Так раскрывалось глубокое лирическое начало творчества Станиславского. От сцены к сцене оно росло, постепенно набирая высоту. И когда в финальной сцене, надевая дорожную крылатку, доктор Астров подходил к висящей на стене карте и ронял как будто совсем случайную, пустую фразу: "А, должно быть, жарища в этой Африке, - страшное дело", - она наполнялась неожиданным трагическим подтекстом. Здесь проступала не только драма несоответствия желаний и возможностей человека. Слышалась тревожная мелодия гибели большого, прекрасного человека, жизнь которого, талант которого пропадают зря. Образ Астрова - Станиславского восходил к романтическим высотам, достигая громадного поэтического обобщения. То, что не получалось в исторической трагедии, в современной драме стало подлинным открытием*.

*(См. ст. А. Мацкина "Пять чеховских ролей" в сб. "Театральные страницы". М.г "Искусство", 1969, стр. 227-229.)

Лирическая тема Чехова, поднятая актером, помогла и режиссеру. Если в "Чайке" Станиславский не всегда угадывал чеховский лиризм, чеховское "настроение", и новые приемы там подчас соседствовали со старыми, то теперь, в "Дяде Ване", все подчинилось единому стройному решению. Как в музыкальной партитуре, все детали спектакля охватывались общим ритмом. Этот музыкальный ритм и был основой режиссерского решения. Станиславский рассказывает, как случайно на одной из репетиций актеры вдруг почувствовали этот ритм, и все шорохи жизни, услышанные режиссером, все чувства актеров внезапно ожили и слились. В это мгновение был найден ключ к последней сцене спектакля, когда уезжает Астров и слышится за окном стук копыт и бряцание бубенцов, когда дядя Ваня щелкает на счетах, Вафля тихонько тренькает на гитаре, нянька Марина зевает над спицами, а где-то трещит сверчок и Соня говорит свой финальный монолог: "Мы отдохнем, мы увидим небо в алмазах..." Тревожное, тоскливое настроение спектакля здесь наполнялось удивительной поэтической теплотой. Сквозь плотную жизненность просвечивала высокая тема человечности, терпения и готовности ждать.

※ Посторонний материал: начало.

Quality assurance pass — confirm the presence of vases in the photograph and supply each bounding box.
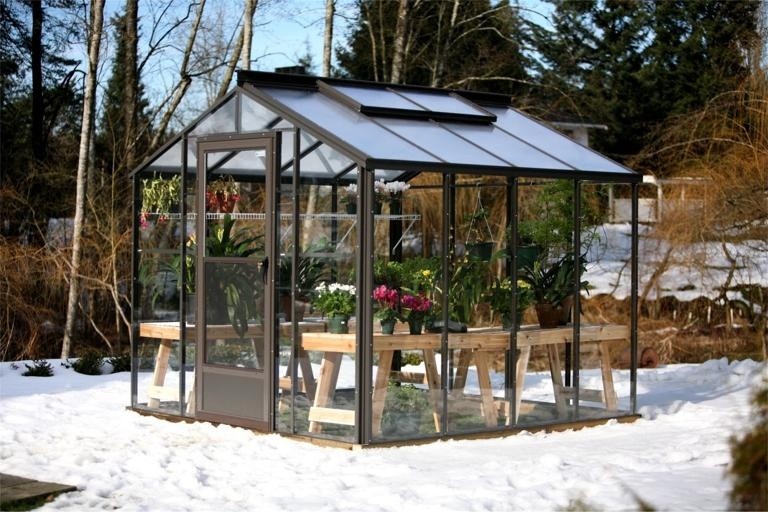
[380,319,397,335]
[327,313,350,333]
[409,320,423,335]
[502,313,523,331]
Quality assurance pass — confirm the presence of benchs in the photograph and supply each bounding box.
[139,318,432,416]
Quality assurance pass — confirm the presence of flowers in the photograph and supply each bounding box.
[373,285,399,320]
[206,173,241,211]
[312,281,356,317]
[136,171,182,231]
[482,276,535,315]
[401,289,429,320]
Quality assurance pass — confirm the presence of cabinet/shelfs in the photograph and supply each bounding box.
[300,322,629,439]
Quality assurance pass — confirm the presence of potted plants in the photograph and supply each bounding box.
[462,205,496,264]
[520,252,594,328]
[506,222,543,268]
[136,213,336,339]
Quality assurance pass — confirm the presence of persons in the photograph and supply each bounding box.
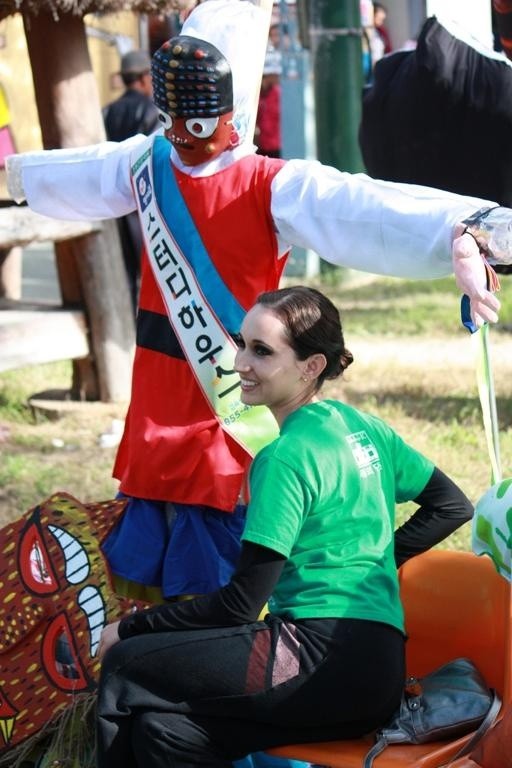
[4,6,500,593]
[371,2,394,55]
[89,286,476,767]
[255,22,291,159]
[104,33,163,143]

После премьеры "Дяди Вани" в критике поднялась острая полемика вокруг чеховского направления Художественного театра. Эта полемика продолжалась затем долгие годы, подогреваемая каждым новым чеховским спектаклем МХТ. Казалось бы, явление на первый взгляд необъяснимое: ведь постановки "Царя Федора" и "Смерти Иоанна Грозного" ставили проблемы куда более острые и актуальные, говоря об изжитости царской власти и безмерности страданий народа. И тем не менее они вызывали критику несравнимо более доброжелательную, чем мягкие, лиричные, "камерные" чеховские спектакли, которые как будто вовсе и не касались никакой социально-политической проблематики, избегли публицистической тенденциозности и где лишь несколько интеллигентов средней руки сетовали на свою неустроенную жизнь.

'Дядя Ваня' (1899 г.), сцена из 2-го акта
'Дядя Ваня' (1899 г.), сцена из 2-го акта

Критику беспокоил эпически широкий адрес чеховских произведений, которые не указывали прямого виновника, тем самым бросая обвинение в бесчеловечности всему современному строю жизни. Именно после "Дяди Вани" театр и автора стали упрекать в "недобром", "нехристианском" пессимизме и в "клевете на жизнь". Упреки тут же были разгаданы. "Куда приятнее признать бы Чехова лжецом на жизнь, - откровенно иронизировал Н. Эфрос, - чем жизнь, обманувшею наши лучшие упования. Только для такого оптимистического перемещения тяжести обвинения - основания не очень надежные.. "Сцены деревенской жизни" могут быть названы "сценами русской жизни"..."

Чехов - писатель очень мягкий по манере, но жестокий по существу. Он вскрывает всю тяготу, но не несет примирения, может быть, потому, что сам не знает, в чем оно, где оно и какими путями уйти от этих "сцен жизни*".

*(-Ф. -[Н. Е. Эфрос]. "Дядя Ваня". - "Новости дня", 31 октября 1899 г.)

Сам Станиславский не сразу осознал причину столь значительного общественного резонанса "Дяди Вани". Характерно в этом смысле его недоуменное признание О. Л. Книппер по поводу роли Астрова: "Я же там ничего не делаю, а публика хвалит*". Здесь сказывалась его давнишняя актерская приверженность к яркой характерности, требовавшей явного перевоплощения, давала себя знать его режиссерская склонность к широким постановочным полотнам, открывавшим простор его богатейшей фантазии.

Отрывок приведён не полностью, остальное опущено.